--- Supplied text ---
Syndecans-1, -2, -3 and -4 are a family of transmembrane HSPGs, 31, 20, 38 and 20 kDa in size, however, they migrate differently on polyacrylamide gels presumably due to extended structural configurations. The syndecan core protein is comprised of extracellular, N-terminal, transmembrane highly conserved domain and a cytoplasmic tail. The cytoplasmic tail contains two C-terminal domains and a variable domain specific to each syndecan member.

Syndecan-1 and -4 can have both HS and CS on their core protein, while syndecan-2 and -3 can have only HS. Each domain interacts with a wide array of ECM components, mitogens, chemokines to relay signals from the external environment into the cell 39,40.

In mineralised tissues, syndecans are expressed in a spatiotemporal manner according to the developmental stage and tissue type. In early skeletal development, syndecan-1 is transiently expressed, whereas syndecan-4 is ubiquitous 41–44. Importantly, syndecan-1 was shown to be upregulated in the AC of a mouse model of OA 45–47. Combined with the known role in skeletogenesis and wound healing, the authors suggest that syndecan-1 is overexpressed in the early stages of cartilage degeneration in an attempt to repair cartilage fibrillations. And although sydnecan-4 is hardly expressed in normal AC, it is strongly upregulated in human and animal models of OA 46,47. Interestingly, the OA mice deficient in syndecan-4 had a significant reduce of severity and cartilage damage. One mechanism of syndecan-4 action could be that during inflammation TNF and IL-1b regulate the expression of syndecan-4 which promotes aggrecan degradation by the aggrecanase ADAMTS-5 thereby inducing damage to the cartilage tissue 48,49. Syndecan- 4 has been specifically implicated in the OA of knee cartilage and in a ‘shedded’ or proteolytically processed version of syndecan-4 50.


In mice it was revealed that syndecan-2 was restricted to mesenchymal-derived tissues. Syndecan-2 is also expressed at the onset of periosteum osteogenesis, in the condensing pre-chondrogenic core and in the periochondrium, but is decreased during chondrocyte differentiation, heavily implicating syndecan-2 in bone formation. It has been

established that syndecan-2 is a negative regulator of Wnt signalling in osteosarcoma cells, however, it is known that the syndecan-4-driven Wnt/PCP axis is important for head cartilage morphogenesis 44,51. There is convincing

evidence that syndecan-2 and 4 have redundant functions in bone fracture repair. In a syndecan-4 knockout, syndecan- 2 was upregulated, however, expression was dependent on the presence of inflammatory TNF-a and less on Wnt-3a 52. Although syndecan-2 and -4 display some redundancy, there is evidence that they have distinct roles in skeletal and chondrogenic patterning, however, not fully understood 41.

--- Task instructions ---
• A. In the syndecan passage, swap "bone fracture repair" for "fracture healing" and write out the part from "evidence that syndecan-2" up to and including "fully understood 41.".
• B. In mice, which tissues is syndecan-2 restricted to, according to the syndecan passage?

--- Extracted entries ---

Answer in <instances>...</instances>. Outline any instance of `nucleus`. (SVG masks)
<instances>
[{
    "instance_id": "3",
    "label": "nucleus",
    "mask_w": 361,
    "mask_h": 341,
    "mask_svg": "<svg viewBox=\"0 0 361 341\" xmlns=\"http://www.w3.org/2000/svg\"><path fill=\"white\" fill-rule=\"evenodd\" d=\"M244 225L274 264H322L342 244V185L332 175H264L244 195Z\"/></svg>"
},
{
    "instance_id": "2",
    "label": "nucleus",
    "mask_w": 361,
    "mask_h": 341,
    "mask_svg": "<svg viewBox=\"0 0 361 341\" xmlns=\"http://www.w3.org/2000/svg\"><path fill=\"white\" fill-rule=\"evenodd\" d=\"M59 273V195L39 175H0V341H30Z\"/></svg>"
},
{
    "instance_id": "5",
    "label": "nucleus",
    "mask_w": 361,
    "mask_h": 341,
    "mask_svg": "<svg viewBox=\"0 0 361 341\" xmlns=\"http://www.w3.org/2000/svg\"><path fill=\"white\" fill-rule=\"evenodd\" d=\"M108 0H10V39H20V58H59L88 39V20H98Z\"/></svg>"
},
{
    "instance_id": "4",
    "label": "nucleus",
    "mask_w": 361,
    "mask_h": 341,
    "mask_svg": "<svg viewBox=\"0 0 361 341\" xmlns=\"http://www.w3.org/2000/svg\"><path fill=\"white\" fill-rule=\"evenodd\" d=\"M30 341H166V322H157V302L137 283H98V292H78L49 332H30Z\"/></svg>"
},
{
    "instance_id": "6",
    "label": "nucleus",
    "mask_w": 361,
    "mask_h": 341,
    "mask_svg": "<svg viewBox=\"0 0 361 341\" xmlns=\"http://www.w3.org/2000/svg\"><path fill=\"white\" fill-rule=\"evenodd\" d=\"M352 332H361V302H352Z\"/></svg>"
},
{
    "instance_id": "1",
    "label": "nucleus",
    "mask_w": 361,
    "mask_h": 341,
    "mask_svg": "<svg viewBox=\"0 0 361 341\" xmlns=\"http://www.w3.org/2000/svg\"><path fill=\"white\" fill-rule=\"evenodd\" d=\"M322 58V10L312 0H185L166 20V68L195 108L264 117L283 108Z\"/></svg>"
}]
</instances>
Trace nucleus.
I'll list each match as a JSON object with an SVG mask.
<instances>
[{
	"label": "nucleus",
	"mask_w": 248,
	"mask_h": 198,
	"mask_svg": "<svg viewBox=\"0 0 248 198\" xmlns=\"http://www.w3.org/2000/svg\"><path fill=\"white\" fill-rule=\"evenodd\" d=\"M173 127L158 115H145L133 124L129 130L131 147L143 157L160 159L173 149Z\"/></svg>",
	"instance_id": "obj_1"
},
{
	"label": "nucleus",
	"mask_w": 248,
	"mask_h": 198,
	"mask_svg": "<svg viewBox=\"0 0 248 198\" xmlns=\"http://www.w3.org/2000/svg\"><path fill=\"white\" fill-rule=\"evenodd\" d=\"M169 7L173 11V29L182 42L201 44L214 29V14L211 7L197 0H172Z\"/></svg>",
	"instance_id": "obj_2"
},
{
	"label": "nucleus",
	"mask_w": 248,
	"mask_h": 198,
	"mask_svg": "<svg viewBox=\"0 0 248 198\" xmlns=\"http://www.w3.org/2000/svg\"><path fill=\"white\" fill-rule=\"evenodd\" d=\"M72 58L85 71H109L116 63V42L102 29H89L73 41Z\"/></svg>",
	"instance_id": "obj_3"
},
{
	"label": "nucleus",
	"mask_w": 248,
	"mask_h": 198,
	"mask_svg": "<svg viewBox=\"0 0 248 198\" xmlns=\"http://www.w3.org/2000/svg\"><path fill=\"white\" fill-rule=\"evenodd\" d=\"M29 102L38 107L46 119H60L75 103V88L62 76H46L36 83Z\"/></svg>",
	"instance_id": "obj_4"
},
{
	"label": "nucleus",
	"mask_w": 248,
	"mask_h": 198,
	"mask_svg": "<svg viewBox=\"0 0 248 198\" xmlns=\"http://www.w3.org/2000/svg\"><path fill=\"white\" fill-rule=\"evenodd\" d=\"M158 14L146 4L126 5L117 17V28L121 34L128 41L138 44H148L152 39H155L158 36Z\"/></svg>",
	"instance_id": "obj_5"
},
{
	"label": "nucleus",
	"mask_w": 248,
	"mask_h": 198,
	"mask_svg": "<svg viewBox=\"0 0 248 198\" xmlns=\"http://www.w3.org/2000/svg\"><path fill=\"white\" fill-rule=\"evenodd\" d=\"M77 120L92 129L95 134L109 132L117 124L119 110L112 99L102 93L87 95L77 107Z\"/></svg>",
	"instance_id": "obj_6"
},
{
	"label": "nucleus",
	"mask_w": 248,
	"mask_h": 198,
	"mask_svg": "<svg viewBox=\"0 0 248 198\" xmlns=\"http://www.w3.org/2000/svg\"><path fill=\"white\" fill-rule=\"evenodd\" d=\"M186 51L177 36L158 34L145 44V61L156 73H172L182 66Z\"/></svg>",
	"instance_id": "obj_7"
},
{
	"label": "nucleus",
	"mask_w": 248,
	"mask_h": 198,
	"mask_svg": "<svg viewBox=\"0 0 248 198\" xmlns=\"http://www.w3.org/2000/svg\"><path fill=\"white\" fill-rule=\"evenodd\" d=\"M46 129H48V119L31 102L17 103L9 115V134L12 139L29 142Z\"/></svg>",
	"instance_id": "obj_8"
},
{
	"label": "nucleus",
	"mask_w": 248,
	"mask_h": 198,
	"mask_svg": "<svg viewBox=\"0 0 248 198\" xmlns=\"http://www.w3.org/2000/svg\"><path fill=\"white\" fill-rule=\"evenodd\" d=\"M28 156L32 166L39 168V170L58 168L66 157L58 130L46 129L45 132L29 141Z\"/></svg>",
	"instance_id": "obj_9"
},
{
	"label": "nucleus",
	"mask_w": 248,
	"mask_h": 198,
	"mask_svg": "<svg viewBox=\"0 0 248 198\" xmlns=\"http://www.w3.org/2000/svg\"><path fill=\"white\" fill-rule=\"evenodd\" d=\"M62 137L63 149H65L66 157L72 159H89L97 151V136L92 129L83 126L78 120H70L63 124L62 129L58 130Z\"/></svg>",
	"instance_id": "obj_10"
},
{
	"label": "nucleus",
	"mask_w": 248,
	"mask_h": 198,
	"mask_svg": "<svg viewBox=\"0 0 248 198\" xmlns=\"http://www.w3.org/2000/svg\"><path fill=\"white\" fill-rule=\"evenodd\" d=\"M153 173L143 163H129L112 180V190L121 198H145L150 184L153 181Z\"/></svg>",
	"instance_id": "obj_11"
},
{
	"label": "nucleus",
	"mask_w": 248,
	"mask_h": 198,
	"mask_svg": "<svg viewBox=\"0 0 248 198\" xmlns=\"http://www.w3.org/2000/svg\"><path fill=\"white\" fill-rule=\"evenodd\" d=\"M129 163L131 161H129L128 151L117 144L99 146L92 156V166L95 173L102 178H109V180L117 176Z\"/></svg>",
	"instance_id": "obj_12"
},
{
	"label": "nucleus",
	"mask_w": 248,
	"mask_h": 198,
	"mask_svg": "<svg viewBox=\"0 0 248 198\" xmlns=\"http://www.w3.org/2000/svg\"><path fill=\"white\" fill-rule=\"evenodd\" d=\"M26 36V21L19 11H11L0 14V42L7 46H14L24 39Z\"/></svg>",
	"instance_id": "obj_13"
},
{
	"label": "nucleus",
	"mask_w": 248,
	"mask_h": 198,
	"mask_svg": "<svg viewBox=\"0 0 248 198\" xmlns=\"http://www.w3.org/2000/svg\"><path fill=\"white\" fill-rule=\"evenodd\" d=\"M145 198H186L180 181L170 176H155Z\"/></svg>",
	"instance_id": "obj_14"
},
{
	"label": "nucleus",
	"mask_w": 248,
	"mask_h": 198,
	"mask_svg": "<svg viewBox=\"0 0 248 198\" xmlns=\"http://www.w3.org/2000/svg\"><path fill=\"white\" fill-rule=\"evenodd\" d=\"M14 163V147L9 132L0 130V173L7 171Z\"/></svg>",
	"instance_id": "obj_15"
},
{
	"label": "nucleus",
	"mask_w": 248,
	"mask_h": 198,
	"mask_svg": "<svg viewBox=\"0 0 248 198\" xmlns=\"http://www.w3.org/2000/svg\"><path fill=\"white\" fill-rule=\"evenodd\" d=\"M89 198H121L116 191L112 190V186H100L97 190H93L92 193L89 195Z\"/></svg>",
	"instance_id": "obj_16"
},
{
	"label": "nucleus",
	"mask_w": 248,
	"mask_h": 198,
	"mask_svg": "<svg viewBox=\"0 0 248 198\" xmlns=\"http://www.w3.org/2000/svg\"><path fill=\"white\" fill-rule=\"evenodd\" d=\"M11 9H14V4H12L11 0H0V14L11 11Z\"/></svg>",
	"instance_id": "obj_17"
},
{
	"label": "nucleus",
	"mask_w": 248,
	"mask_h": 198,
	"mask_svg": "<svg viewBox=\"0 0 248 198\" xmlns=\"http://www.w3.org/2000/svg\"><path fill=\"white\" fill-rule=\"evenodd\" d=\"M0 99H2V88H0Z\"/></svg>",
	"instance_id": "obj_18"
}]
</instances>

--- Answer section ---
• A.
evidence that syndecan-2 and 4 have redundant functions in fracture healing. In a syndecan-4 knockout, syndecan- 2 was upregulated, however, expression was dependent on the presence of inflammatory TNF-a and less on Wnt-3a 52. Although syndecan-2 and -4 display some redundancy, there is evidence that they have distinct roles in skeletal and chondrogenic patterning, however, not fully understood 41.

• B. Mesenchymal-derived tissues.